**What to produce**
Quote all of the data below exactly, please.
======== Recorded information
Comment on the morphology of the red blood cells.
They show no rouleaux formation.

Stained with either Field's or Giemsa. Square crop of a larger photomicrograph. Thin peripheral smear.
================
**Your solution**
Comment on the morphology of the red blood cells.
They show no rouleaux formation.

Stained with either Field's or Giemsa. Square crop of a larger photomicrograph. Thin peripheral smear.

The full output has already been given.